Bear the stamp of : İşaretini taşımak. İzini taşımak. İz taşımak.

 

Bear the brunt : (bir zorluğu veya sorunu) göğüslemek. Okkanın altına gitmek.

İngilizce Bear the bell Türkçe anlamı, Bear the bell eş anlamlısı

Sözcükler, direkt olarak Bear the bell ile ilgili eş anlamlı kelimeler olmayabilir. Kelime anlamı benzer olan sözcükler olabilirler.

Annihilates : Yoketmek. Ortadan kaldırmak. Bozmak. İmha etmek. Mahvetmek. İptal etmek. Yok etmek. Feshetmek. Elemek.

Circumvents : Tekerine çomak sokmak. Üstün gelmek. Savmak. Bozmak. Tuzağa düşürmek. Çevresini sarmak. Önlemek. Kurtulmak.

Bring in : Vermek. Sunmak. Tanıtmak. Karakolda sorgulamaya çekmek. İşe karıştırmak. Öne almak. Para getirmek. Kazandırmak. Hüküm vermek.

Beat all hollow : Ezip geçmek (oyunda). Tamamen yenmek.

Beats : Vurmak. Geçmek. Çalmak (davul). Pataklamak. Girişim. Dövmek. Çırpmak. Yuvasından çıkarmak (av). Volta vurmak.

Attain : Erişmek. Gelmek. Ermek. Elde etmek. Ulaşmak. Rastgelmek. Varmak. Şerefine erişmek. Değmek.
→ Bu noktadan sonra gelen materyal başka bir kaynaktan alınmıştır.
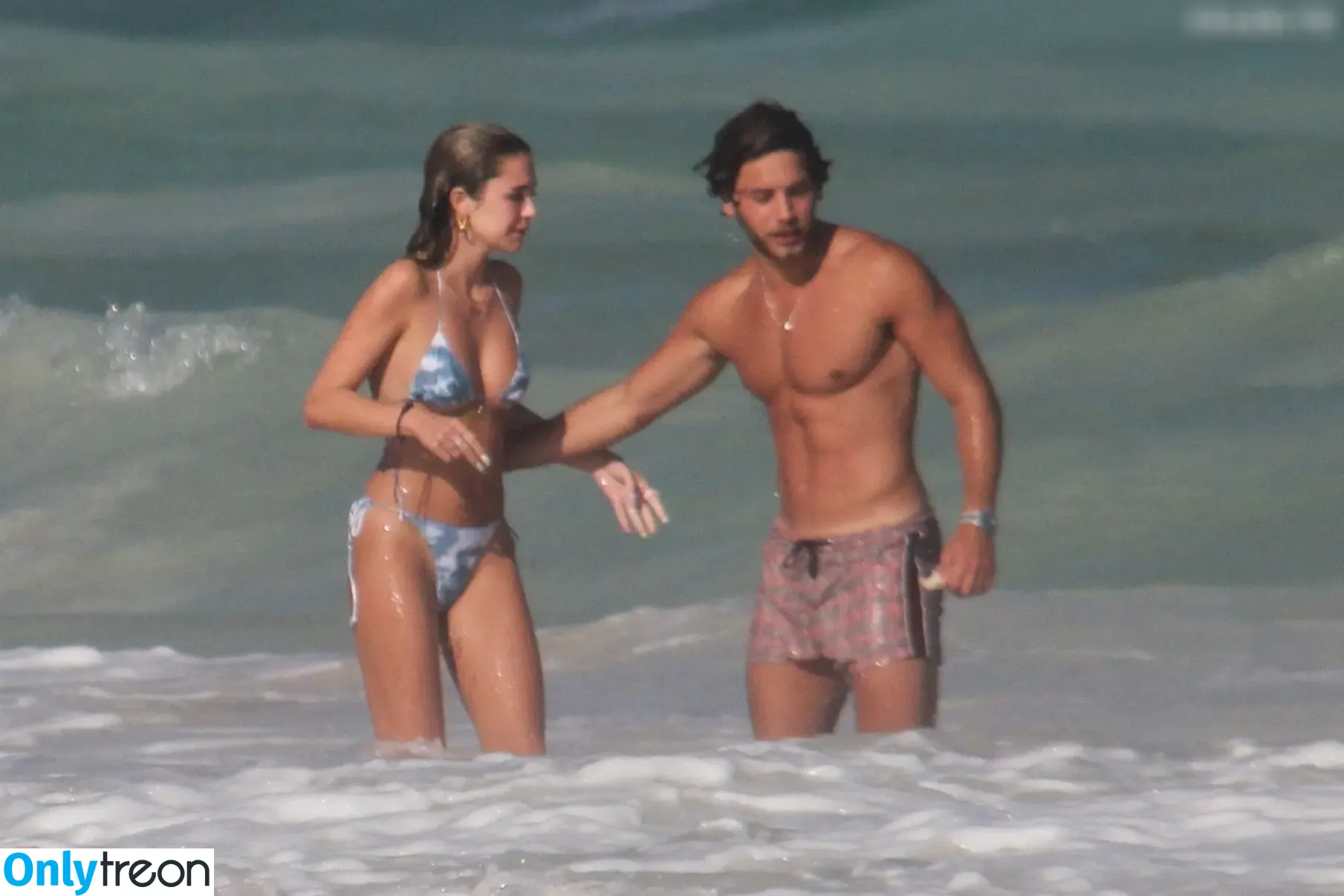 Delilah Hamlin nude photo #0235 (Delilah Hamlin)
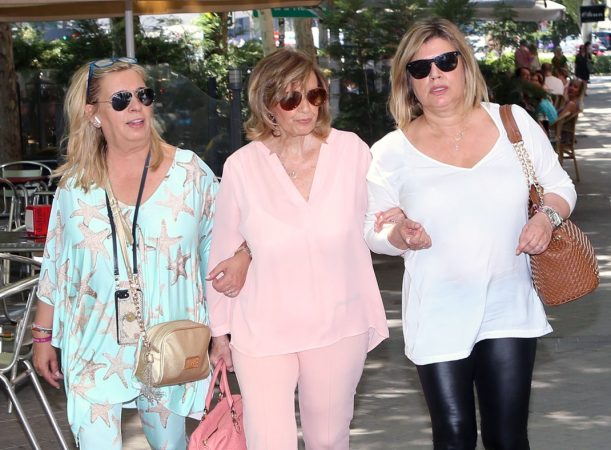 Sus hijas han sido firmes frente a fotógrafos y a la opinión pública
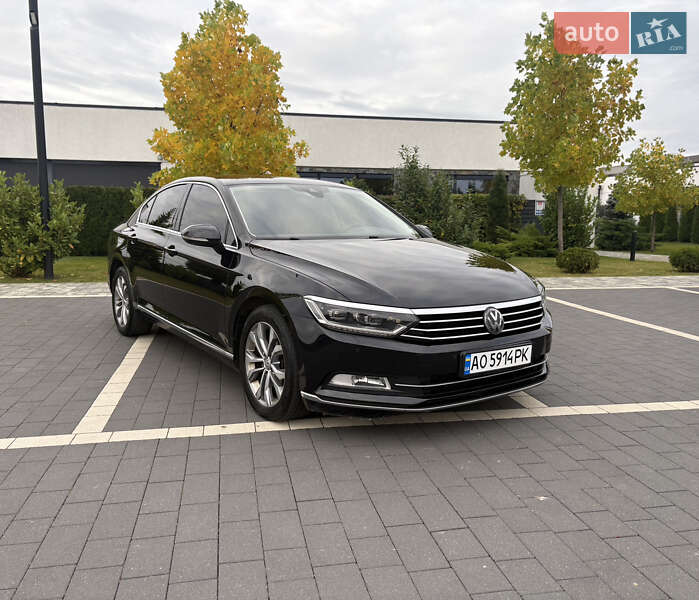Седан Volkswagen Passat 2015 в Мукачевому фото Седан Volkswagen Passat 2015 в Мукачевому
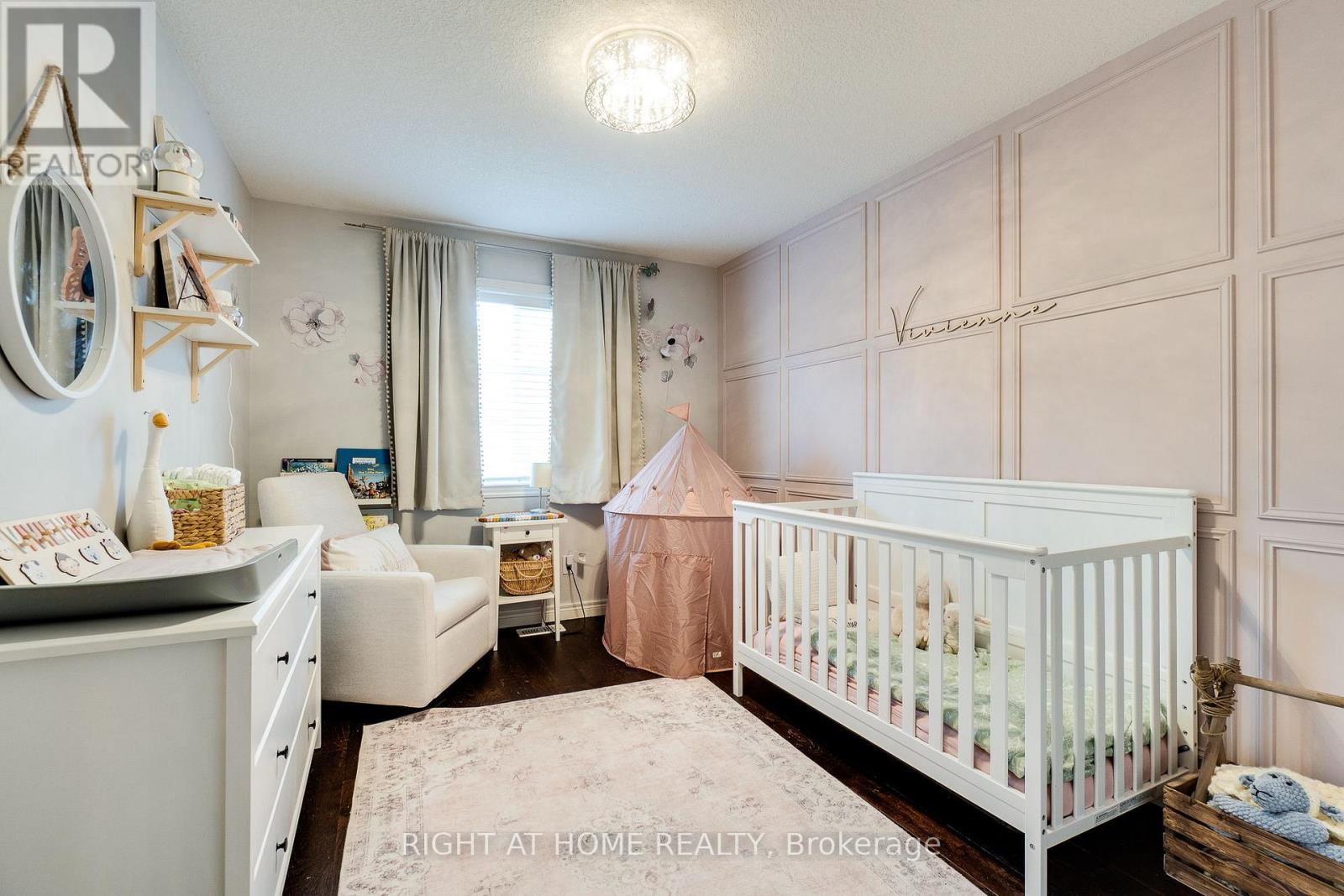 #12 70 HIGHGATE DRIVE - 20
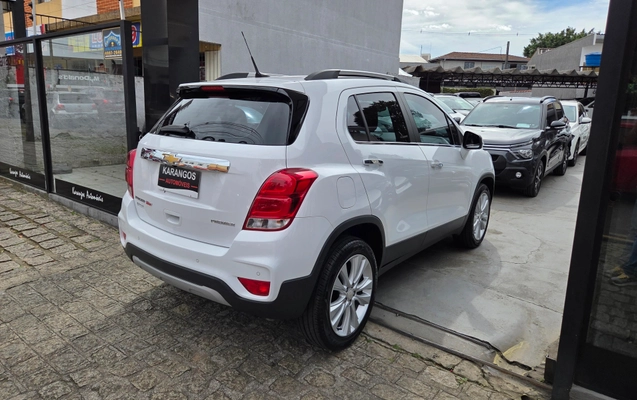 imagem-https://www.socarrao.com.br/sc-vehicle-images-prod/2777832/1784648421241-861fa1e2-f492-49b1-a8a2-20dfd235eaf8.jpg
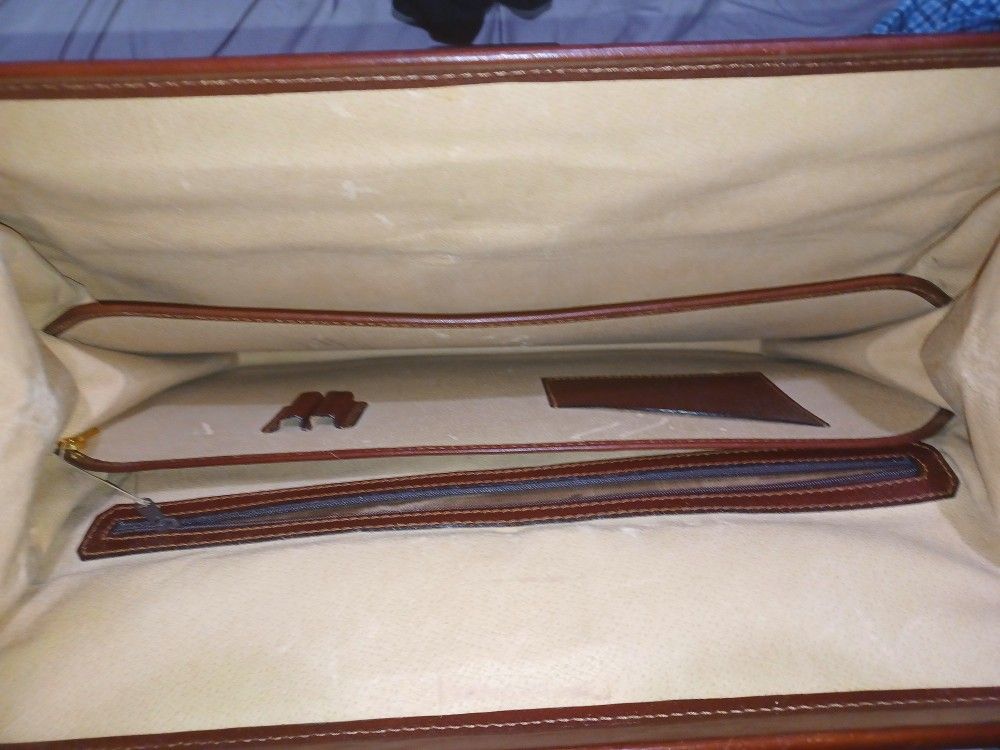 Brand New High End Leather Lawyer Briefcase Business equipment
Beat : Alt etmek (argo terim). Atmak (kalp). Vuru. Güdülen amaca göre, namlunun ortaya da esnek bölümü ile, karşı namluya birden yapılan vuruş. Vurma sesi. Geçmek. Çırpmak. Fizik, eskrim alanlarında kullanılır. Açmak (yol).

Become worn : Yalama olmak (vida vb).

Be in pocket : Kar etmek.

Bludgeon : Cop. Sopa ile vurmak. Ağır bir cisimle vurmak. Mağlup etmek. Zorla yaptırmak. Zorlamak. Sopayla dövmek. Ezip geçmek. Sopalamak.

Bear the bell synonyms : circumvent, beat back, bludgeoned, best, annihilate, achieves, bests, annihilating, circumventing, carry away the bell, be overcome, attaining, bring off, acquires, attained, achieved, carry the day, bear down, achieve, carry off, achieving, circumvented, beat somebody hollow, attains, annihilated, bludgeons, beating up, besting, carry a person off his feet, beat up, acquire, break the back of.